== Exercise objective ==
Copy out each line below in which the string "United" appears.

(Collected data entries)
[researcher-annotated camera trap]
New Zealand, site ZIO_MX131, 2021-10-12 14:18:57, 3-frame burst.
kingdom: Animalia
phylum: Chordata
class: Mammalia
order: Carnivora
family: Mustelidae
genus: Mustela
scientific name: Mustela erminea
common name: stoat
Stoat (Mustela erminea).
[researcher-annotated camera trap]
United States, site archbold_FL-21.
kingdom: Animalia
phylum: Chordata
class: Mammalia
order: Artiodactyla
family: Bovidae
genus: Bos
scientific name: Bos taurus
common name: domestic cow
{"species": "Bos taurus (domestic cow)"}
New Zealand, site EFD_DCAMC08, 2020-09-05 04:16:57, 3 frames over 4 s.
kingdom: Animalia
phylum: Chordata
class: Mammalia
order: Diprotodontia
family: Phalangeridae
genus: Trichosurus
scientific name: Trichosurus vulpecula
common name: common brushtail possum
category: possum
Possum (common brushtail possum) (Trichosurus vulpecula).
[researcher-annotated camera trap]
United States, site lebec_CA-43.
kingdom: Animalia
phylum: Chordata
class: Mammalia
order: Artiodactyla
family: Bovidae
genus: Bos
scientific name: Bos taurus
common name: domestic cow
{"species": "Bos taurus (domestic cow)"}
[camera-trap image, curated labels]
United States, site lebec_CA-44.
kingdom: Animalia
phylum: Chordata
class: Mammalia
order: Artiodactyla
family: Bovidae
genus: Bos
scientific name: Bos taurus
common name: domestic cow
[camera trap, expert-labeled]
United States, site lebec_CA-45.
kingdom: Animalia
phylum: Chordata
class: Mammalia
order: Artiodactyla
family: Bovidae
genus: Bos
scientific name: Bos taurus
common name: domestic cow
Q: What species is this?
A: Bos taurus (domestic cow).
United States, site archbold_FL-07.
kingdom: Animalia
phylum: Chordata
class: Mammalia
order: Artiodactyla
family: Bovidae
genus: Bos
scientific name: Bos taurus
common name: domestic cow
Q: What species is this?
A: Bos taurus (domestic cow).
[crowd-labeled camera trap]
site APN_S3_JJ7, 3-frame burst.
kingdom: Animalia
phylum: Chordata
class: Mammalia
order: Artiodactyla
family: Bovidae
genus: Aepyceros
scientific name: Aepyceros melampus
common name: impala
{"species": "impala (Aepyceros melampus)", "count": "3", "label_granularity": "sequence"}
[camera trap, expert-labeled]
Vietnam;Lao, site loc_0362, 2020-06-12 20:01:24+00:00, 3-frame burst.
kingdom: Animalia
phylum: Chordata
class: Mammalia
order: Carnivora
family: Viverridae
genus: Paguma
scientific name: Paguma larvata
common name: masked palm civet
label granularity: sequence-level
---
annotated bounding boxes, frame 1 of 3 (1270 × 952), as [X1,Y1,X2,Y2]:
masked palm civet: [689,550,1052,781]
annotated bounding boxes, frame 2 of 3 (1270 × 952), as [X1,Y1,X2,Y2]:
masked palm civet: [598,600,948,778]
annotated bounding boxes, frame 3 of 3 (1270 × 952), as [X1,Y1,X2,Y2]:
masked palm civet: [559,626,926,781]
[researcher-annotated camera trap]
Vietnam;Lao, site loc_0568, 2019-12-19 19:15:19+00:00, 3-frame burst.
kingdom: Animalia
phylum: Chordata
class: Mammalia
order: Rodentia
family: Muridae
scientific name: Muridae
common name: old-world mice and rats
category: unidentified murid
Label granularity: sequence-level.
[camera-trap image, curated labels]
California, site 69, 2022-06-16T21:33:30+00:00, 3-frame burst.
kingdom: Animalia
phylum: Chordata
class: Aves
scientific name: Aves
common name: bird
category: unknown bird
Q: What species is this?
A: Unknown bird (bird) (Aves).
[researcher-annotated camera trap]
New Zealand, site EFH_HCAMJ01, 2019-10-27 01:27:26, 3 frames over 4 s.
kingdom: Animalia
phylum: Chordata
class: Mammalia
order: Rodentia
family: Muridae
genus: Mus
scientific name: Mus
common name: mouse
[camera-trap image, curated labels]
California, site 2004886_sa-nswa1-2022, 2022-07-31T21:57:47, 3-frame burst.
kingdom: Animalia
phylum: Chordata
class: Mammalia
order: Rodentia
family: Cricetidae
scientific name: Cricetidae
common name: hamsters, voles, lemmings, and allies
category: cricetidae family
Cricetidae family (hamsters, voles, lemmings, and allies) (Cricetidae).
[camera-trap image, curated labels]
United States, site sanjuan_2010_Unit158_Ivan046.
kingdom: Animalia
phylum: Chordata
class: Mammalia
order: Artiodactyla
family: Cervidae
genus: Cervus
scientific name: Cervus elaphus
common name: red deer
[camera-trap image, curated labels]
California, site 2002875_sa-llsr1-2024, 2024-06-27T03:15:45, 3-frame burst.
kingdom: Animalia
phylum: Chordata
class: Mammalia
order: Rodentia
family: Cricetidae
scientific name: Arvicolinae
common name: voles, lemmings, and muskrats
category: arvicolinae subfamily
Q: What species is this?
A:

== Answer section ==
United States, site archbold_FL-21.
United States, site lebec_CA-43.
United States, site lebec_CA-44.
United States, site lebec_CA-45.
United States, site archbold_FL-07.
United States, site sanjuan_2010_Unit158_Ivan046.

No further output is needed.